Artikel ini ditulis oleh Anthony Budiawan, Managing Director PEPS (Political Economy and Policy Studies).
Ekonomi Indonesia masih tidak baik-baik saja. Pertama, kurs rupiah terus tergelincir, tembus angka psikologis Rp16.000 per dolar AS.
Kurs rupiah ditutup Rp16.009 per dolar AS pada perdagangan spot Jumat, 13 Desember 2024.
Sebelumnya, Bank Indonesia dan Kementerian Keuangan cukup yakin, rupiah akan menguat. Mungkin mengandalkan intervensi dari Bank Indonesia, yang menyebutnya intervensi rangkap tiga yang cukup berani.

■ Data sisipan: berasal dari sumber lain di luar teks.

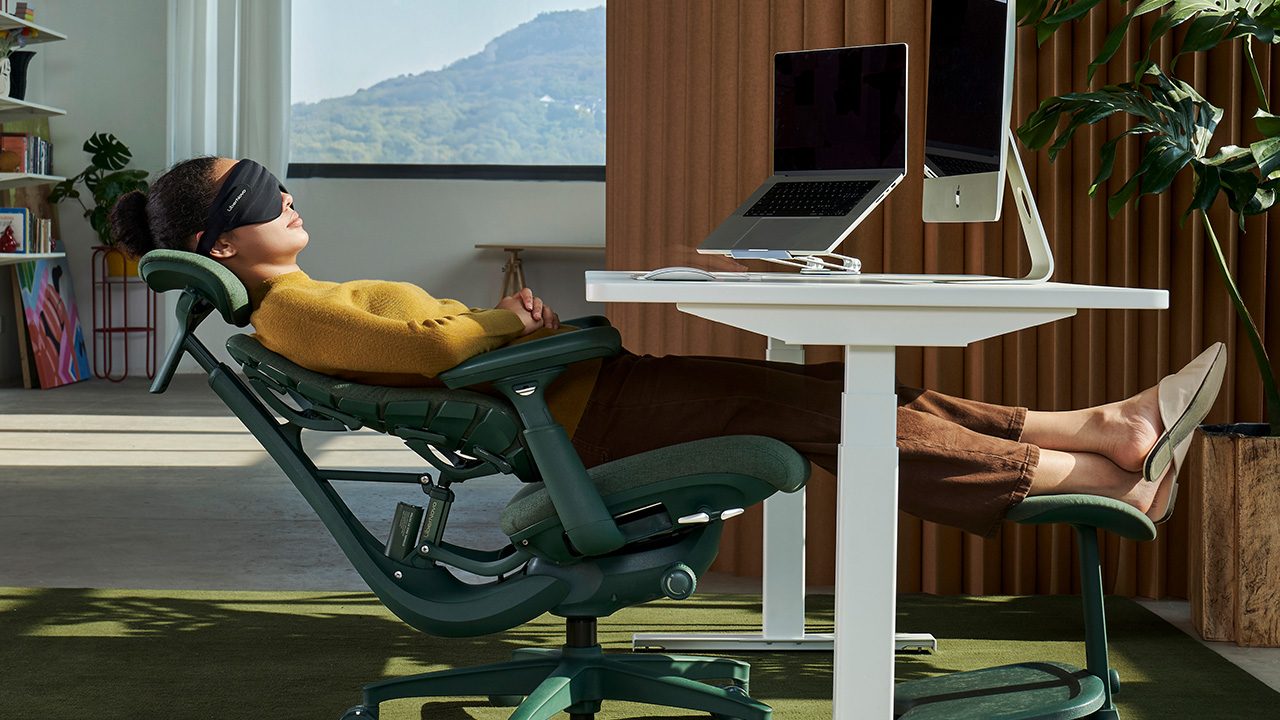 LiberNovo_Omni_Dynamic_Ergonom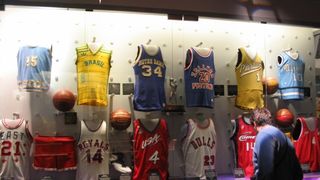 Image 1182501 (auto) Image 1182501 (auto)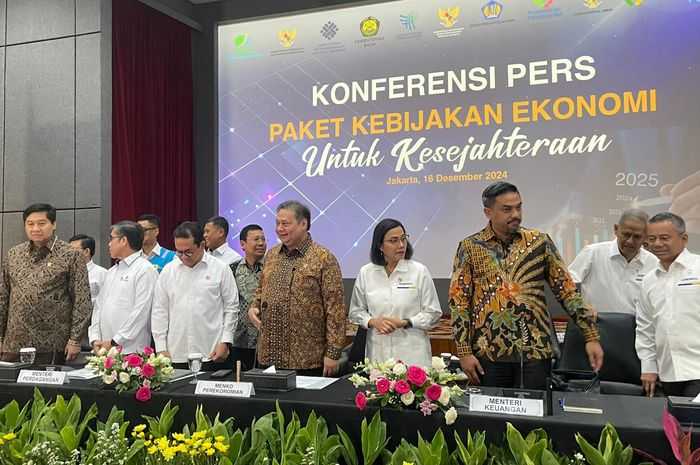 gambar-berita-lainnya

Namun, sejauh ini intervensi kurs rupiah sia-sia, tidak berhasil mengangkat kurs rupiah.
Kedua, penerimaan perpajakan sampai dengan November 2024 masih jauh di bawah target. Diperkirakan, terjadi short fall sekurang-kurangnya Rp160 triliun untuk tahun ini, atau sekitar 7 persen dari anggaran. Rasio pajak diperkirakan hanya 9,5 persen. Lebih buruk dari rasio pajak 2019 sebelum pandemi sebesar 9,8 persen.
Kalau fiskal melemah terus, bisa terjadi krisis fiskal. Dampaknya, pajak akan dinaikkan, defisit dan utang membengkak, menekan pertumbuhan ekonomi, dan bisa meningkatkan kemiskinan.
Seperti biasa, Sri Mulyani mengatakan ekonomi Indonesia dalam kondisi baik. Yang masalah ekonomi dunia.
Secara dramatis, Sri Mulyani menggambarkan dunia semakin gelap. Sri Mulyani menceritakan dengan fasih kondisi ekonomi dan keuangan dunia yang semakin gelap, dengan menggunakan bahasa teknis keuangan, yang membuat kebanyakan masyarakat tidak mengerti, dan hanya manggut-manggut saja.
Bagi masyarakat awam, dunia semakin gelap berarti rupiah semakin terpuruk, ke arah Rp17.000, Rp18.000?